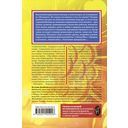 Аниме Взрыв. Что? Почему? Вот это да! — фото, картинка — 1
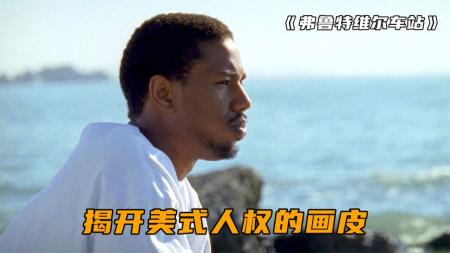 《弗鲁特维尔车站》解说文案奥斯卡式的悲剧
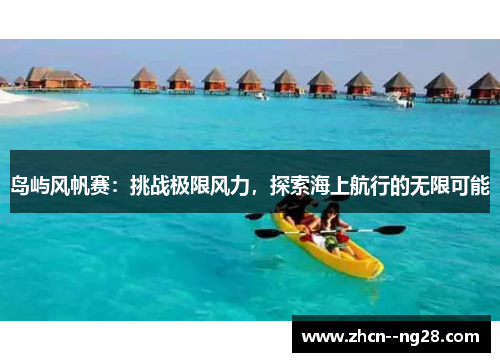 岛屿风帆赛：挑战极限风力，探索海上航行的无限可能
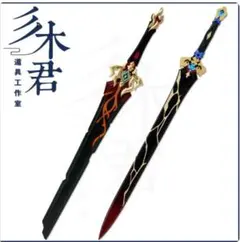 FATE セイバー 勝利すべき黄金の剣 金属製 模造刀（観賞用・西洋剣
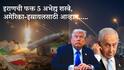 इराणनं फक्त या 5 शस्त्रांनी युद्धखोर इस्त्रायल आणि महाशक्तीशाली अमेरिकेला गुडघ्यावर आणलं; युद्धाला 28 दिवस होऊनही ट्रम्प, नेत्यानाहू इराणी चक्रव्यूहातून सुटेना!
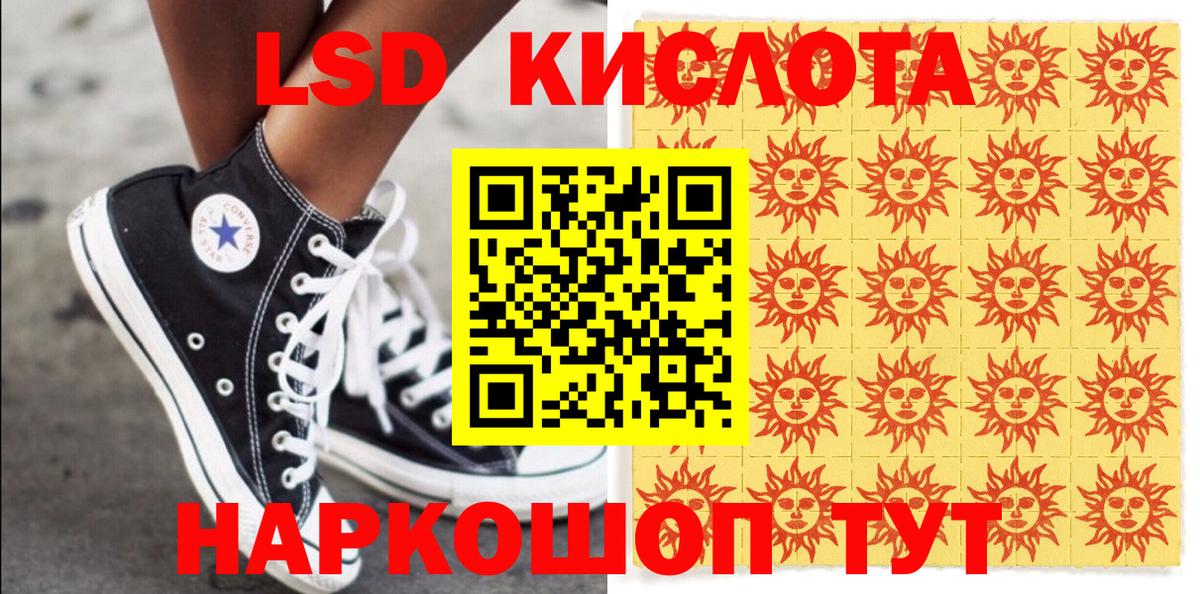 Марки N-bome 1,8мг  Марки N-bome 1,8мг  хочу   Крымск  Вход с VPN 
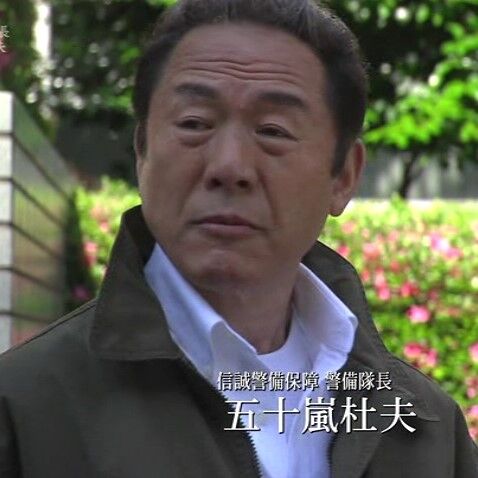 炎の警備隊長 五十嵐杜夫 第7作 08年 隊長が逮捕 巨大病院の連続殺人に潜む 闇取引と美人悪女の不倫の罠 オールキャスト2時間ドラマ 炎の警備隊長 五十嵐杜夫 第7作 08年 隊長が逮捕 巨大病院の連続殺人に潜む 闇取引と美人悪女の不倫の罠 オールキャスト2時間ドラマ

# # #

Output the text of the records above as a JSON list of strings, one string per line, skipping any blank lines and leaving out the pictures.

[
  " Аниме Взрыв. Что? Почему? Вот это да! — фото, картинка — 1",
  " 《弗鲁特维尔车站》解说文案奥斯卡式的悲剧",
  " 岛屿风帆赛：挑战极限风力，探索海上航行的无限可能",
  " FATE セイバー 勝利すべき黄金の剣 金属製 模造刀（観賞用・西洋剣",
  " इराणनं फक्त या 5 शस्त्रांनी युद्धखोर इस्त्रायल आणि महाशक्तीशाली अमेरिकेला गुडघ्यावर आणलं; युद्धाला 28 दिवस होऊनही ट्रम्प, नेत्यानाहू इराणी चक्रव्यूहातून सुटेना!",
  " Марки N-bome 1,8мг  Марки N-bome 1,8мг  хочу   Крымск  Вход с VPN ",
  " 炎の警備隊長 五十嵐杜夫 第7作 08年 隊長が逮捕 巨大病院の連続殺人に潜む 闇取引と美人悪女の不倫の罠 オールキャスト2時間ドラマ 炎の警備隊長 五十嵐杜夫 第7作 08年 隊長が逮捕 巨大病院の連続殺人に潜む 闇取引と美人悪女の不倫の罠 オールキャスト2時間ドラマ"
]